What to produce: Set out the records as a Markdown table with the columns Row and Entry, from the line that contains "Is the point" through the end of the records, both included. Number each row, skip blank lines, and leave the pictures out.

Stored data:
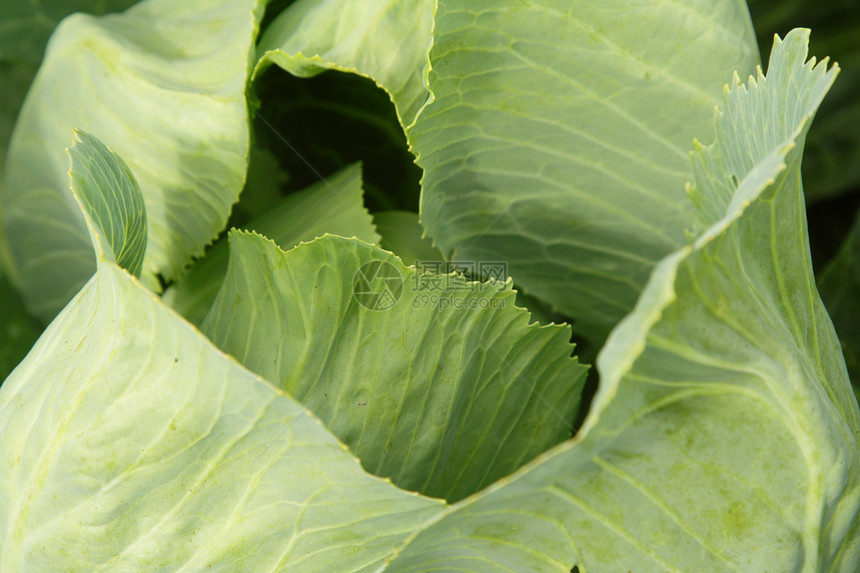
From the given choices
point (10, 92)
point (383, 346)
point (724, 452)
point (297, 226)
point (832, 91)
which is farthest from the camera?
point (832, 91)

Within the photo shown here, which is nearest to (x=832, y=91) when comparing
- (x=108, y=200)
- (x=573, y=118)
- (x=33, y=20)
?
(x=573, y=118)

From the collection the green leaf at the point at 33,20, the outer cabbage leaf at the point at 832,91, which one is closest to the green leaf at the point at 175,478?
the green leaf at the point at 33,20

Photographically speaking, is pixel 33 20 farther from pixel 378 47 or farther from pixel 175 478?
pixel 175 478

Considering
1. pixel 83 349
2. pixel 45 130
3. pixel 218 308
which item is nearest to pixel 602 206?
pixel 218 308

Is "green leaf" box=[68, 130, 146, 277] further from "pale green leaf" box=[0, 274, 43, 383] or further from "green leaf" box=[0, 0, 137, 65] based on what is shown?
"green leaf" box=[0, 0, 137, 65]

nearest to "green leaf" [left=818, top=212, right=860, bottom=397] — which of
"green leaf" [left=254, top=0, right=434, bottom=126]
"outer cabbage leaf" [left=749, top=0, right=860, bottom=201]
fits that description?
"outer cabbage leaf" [left=749, top=0, right=860, bottom=201]

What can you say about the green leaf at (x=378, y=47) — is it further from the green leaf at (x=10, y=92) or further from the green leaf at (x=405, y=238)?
the green leaf at (x=10, y=92)
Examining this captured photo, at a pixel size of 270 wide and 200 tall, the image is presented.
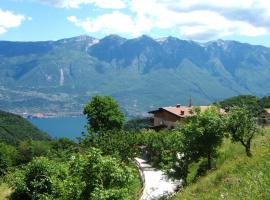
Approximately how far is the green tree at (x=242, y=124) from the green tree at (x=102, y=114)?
52817 millimetres

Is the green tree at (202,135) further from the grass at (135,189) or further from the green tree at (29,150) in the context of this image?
the green tree at (29,150)

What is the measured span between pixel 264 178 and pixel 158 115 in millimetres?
90691

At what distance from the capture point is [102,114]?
80.9 meters

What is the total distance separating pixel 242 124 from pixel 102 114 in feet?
177

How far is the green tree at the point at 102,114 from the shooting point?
3189 inches

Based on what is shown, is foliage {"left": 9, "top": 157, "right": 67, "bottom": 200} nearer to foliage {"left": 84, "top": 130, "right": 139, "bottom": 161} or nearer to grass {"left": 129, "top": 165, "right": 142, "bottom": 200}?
grass {"left": 129, "top": 165, "right": 142, "bottom": 200}

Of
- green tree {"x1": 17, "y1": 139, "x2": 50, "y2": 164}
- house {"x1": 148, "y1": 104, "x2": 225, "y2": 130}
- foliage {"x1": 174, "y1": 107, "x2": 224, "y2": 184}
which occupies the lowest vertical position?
green tree {"x1": 17, "y1": 139, "x2": 50, "y2": 164}

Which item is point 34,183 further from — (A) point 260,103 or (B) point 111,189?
(A) point 260,103

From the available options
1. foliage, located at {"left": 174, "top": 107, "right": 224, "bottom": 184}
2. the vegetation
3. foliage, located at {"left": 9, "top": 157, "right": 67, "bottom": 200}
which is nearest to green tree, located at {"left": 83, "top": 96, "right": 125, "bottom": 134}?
the vegetation

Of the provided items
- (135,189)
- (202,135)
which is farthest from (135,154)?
(202,135)

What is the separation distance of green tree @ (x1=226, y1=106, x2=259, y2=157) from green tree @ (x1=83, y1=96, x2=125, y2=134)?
5282 centimetres

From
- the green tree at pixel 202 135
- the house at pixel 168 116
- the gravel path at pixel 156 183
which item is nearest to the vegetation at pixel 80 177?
the gravel path at pixel 156 183

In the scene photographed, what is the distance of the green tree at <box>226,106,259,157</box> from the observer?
27.9 metres

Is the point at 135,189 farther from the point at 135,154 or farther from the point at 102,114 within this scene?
the point at 102,114
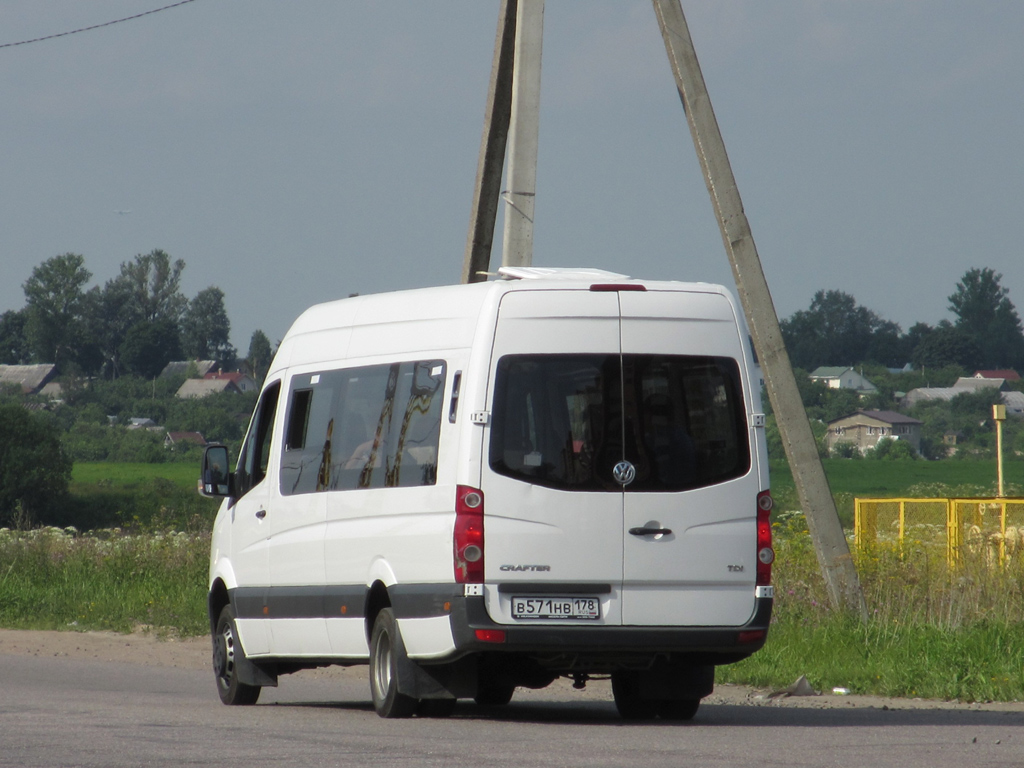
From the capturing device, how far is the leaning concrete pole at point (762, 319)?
46.7 feet

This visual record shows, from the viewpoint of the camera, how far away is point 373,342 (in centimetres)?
1038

Answer to this task:
| Row | Entry |
|---|---|
| 1 | Is the point at 135,189 farther from the point at 135,154 or farther from the point at 102,114 within this scene? |
| 2 | the point at 102,114 |
| 3 | From the capturing device, how far is the leaning concrete pole at point (762, 319)? |
| 4 | 46.7 feet |
| 5 | This visual record shows, from the viewpoint of the camera, how far away is point 373,342 (in centimetres)? |
| 6 | 1038 |